Document segment:

"""

Climate Change Policies Can Catalyze Demand for Disruptive Materials

As noted in the several of examples above, many of key demand drivers for disruptive materials are related to climate change and clean technologies. Renewable energy sources are continuing to gain on fossil fuel-based sources as they become more affordable. We expect to see continued adoption, driven by electrification, economies of scale, and climate action. The International Energy Agency’s (IEA) climate change scenarios provide glimpses into potential demand for disruptive materials.

  • The IEA’s Stated Policies Scenario (STEPS) takes a conservative approach to the implementation and achievement of existing climate change goals. It does not consider any significant measures beyond what policy makers have in place now. In this scenario, the IEA estimates overall demand for disruptive materials doubles by 2040 from 2020 levels.11
  • The IEA’s Sustainable Development Scenario (SDS) assumes all current net zero pledges are achieved in full. The SDS assumes developed economies reach net zero emissions by 2050, China around 2060, and every other country by 2070.12 In this scenario, total demand for disruptive materials rises by 300% over the next two decades.13 Demand for lithium, the foundational component of lithium-ion batteries, increases by almost 90%.14 Demand for copper and rare earth materials increases by over 40% and 60-70% for nickel and cobalt.15
  • The IEA’s Net Zero By 2050 scenario is the best-case scenario for climate change. In this scenario, the world gets to net zero emissions within the next three decades, a feat that would cause demand for disruptive materials to grow six times larger than today’s levels.16

Quantifying the Opportunity: Fossil Fuels Out, Disruptive Materials In

Today, the disruptive materials theme is in its early stages amid structurally changing demand drivers for certain raw components. Several companies across the Energy and Materials sectors are looking to enhance their exposure to the space by buying mines, land, processing capabilities, and established companies involved in disruptive materials. BP, for example, one of the world’s largest oil & gas producers, has taken a keen interest in the subject. The company expects to become net zero by 2050 or sooner, leveraging renewables, biofuels, and hydrogen.

A traditional mining company like IGO Limited is in the process of divesting its gold mine interests and pursuing disruptive materials projects. Its $1.4 billion lithium joint venture with Tianqi Lithium is one such project.17

Another example is Lithium Americas, which has the largest known lithium resource in the U.S. that is set to begin early mining works in 2022.18 The company aims to be the first company to produce carbon neutral lithium products.

Other companies are ramping up capacity expansions. Freeport-McMoRan, for example, a company with an estimated 34% market share in the copper market, is planning to increase volumes by 15% in 2022.19, 20  Other copper miners are following suit. Antofagasta PLC is planning to increase annual copper production by an average of 60,000 tons per year over the next 15 years, starting in 2022.21

In the same way, bringing additional supply of disruptive materials is hard, costly, and takes time. The combinations of these factors exacerbate the need to rapidly increase demand. For example, depending on the method of extraction, lithium extraction can require 3-5 years or more of studies, permitting, capital raising, and capital expenditure before any lithium is produced. Other disruptive materials such as cobalt are only found in specific regions. The Democratic Republic of Congo (DRC) is the largest source of cobalt, accounting for 70% of global production.22

As companies move further into disruptive materials, we expect revenue profiles to shift significantly. According to one estimate, revenue from disruptive materials revenue could increase five-fold by 2040, reaching over $250 billion, while fossil fuel revenues could decline by 59%.23

DMAT: An ETF Targeting the Disruptive Materials Theme

The Global X Disruptive Materials ETF (DMAT) is designed to provide exposure to companies that have or are expected to have significant exposure to ten disruptive materials categories, including: Rare Earth Materials, Zinc, Palladium & Platinum, Nickel, Manganese, Lithium, Graphene & Graphite, Copper, Cobalt, Carbon Fiber & Carbon Materials.

"""

Entries shown:

"""

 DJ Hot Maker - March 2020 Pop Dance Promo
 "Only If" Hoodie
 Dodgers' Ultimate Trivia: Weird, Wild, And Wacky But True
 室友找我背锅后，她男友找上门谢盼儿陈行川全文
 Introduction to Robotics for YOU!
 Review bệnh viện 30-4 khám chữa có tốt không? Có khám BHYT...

"""
"""

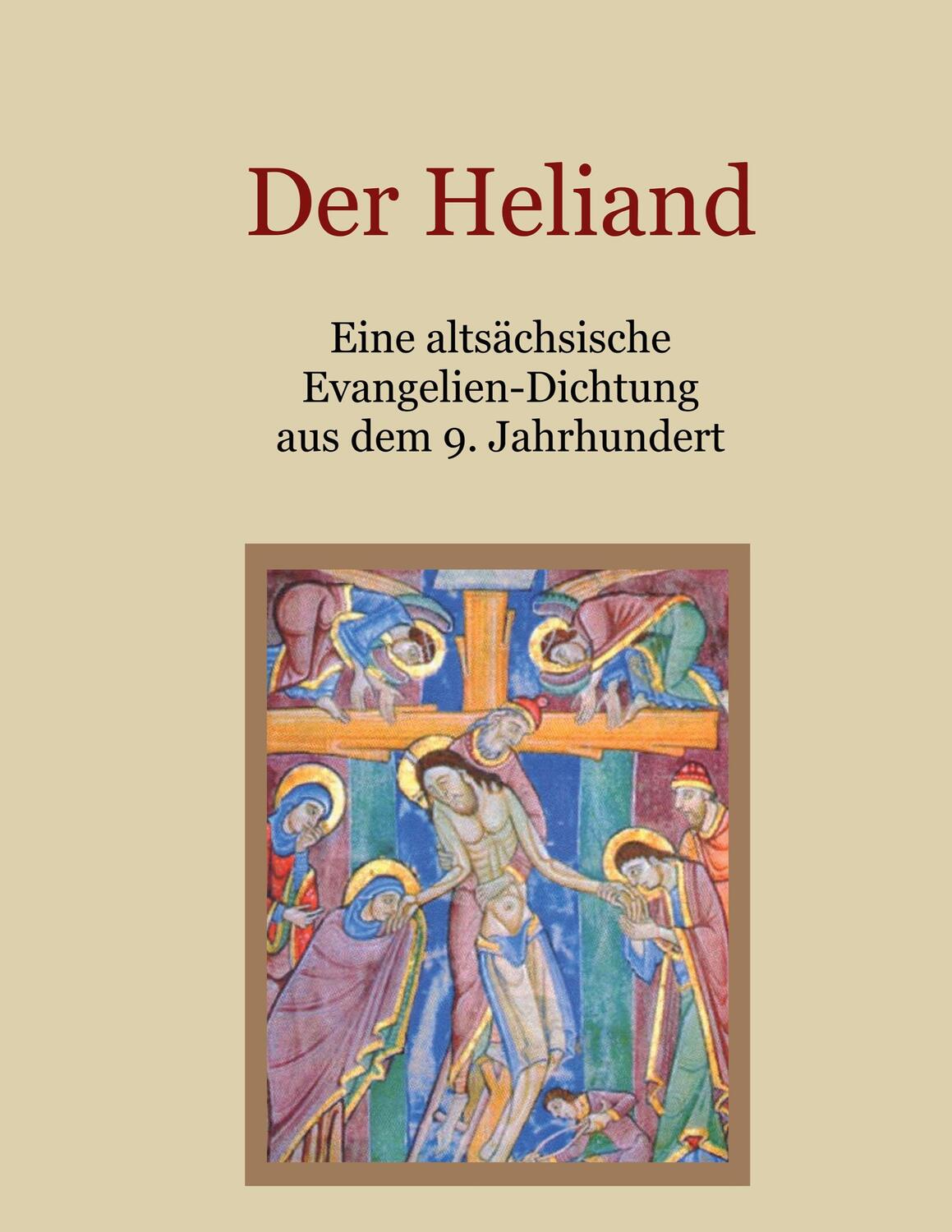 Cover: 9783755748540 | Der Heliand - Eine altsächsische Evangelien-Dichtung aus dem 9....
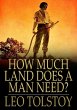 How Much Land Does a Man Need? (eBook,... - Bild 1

"""

Tasks to perform:
• A. From the passage on disruptive materials, copy everything from "As companies move" down to "Fiber & Carbon Materials.".
• B. Using the passage on disruptive materials, decide whether each statement agrees with it, answering yes or no and quoting the deciding words. (i) Under the Stated Policies Scenario, the IEA estimates that overall demand for disruptive materials doubles by 2040 from 2020 levels. (ii) The Democratic Republic of Congo accounts for half of global cobalt production. (iii) Antofagasta PLC plans to raise annual copper production over the next 10 years.

Numbered responses:
• A.
As companies move further into disruptive materials, we expect revenue profiles to shift significantly. According to one estimate, revenue from disruptive materials revenue could increase five-fold by 2040, reaching over $250 billion, while fossil fuel revenues could decline by 59%.23

DMAT: An ETF Targeting the Disruptive Materials Theme

The Global X Disruptive Materials ETF (DMAT) is designed to provide exposure to companies that have or are expected to have significant exposure to ten disruptive materials categories, including: Rare Earth Materials, Zinc, Palladium & Platinum, Nickel, Manganese, Lithium, Graphene & Graphite, Copper, Cobalt, Carbon Fiber & Carbon Materials.

• B.
(i) Yes: "the IEA estimates overall demand for disruptive materials doubles by 2040 from 2020 levels"
(ii) No: "accounting for 70% of global production"
(iii) No: "over the next 15 years, starting in 2022"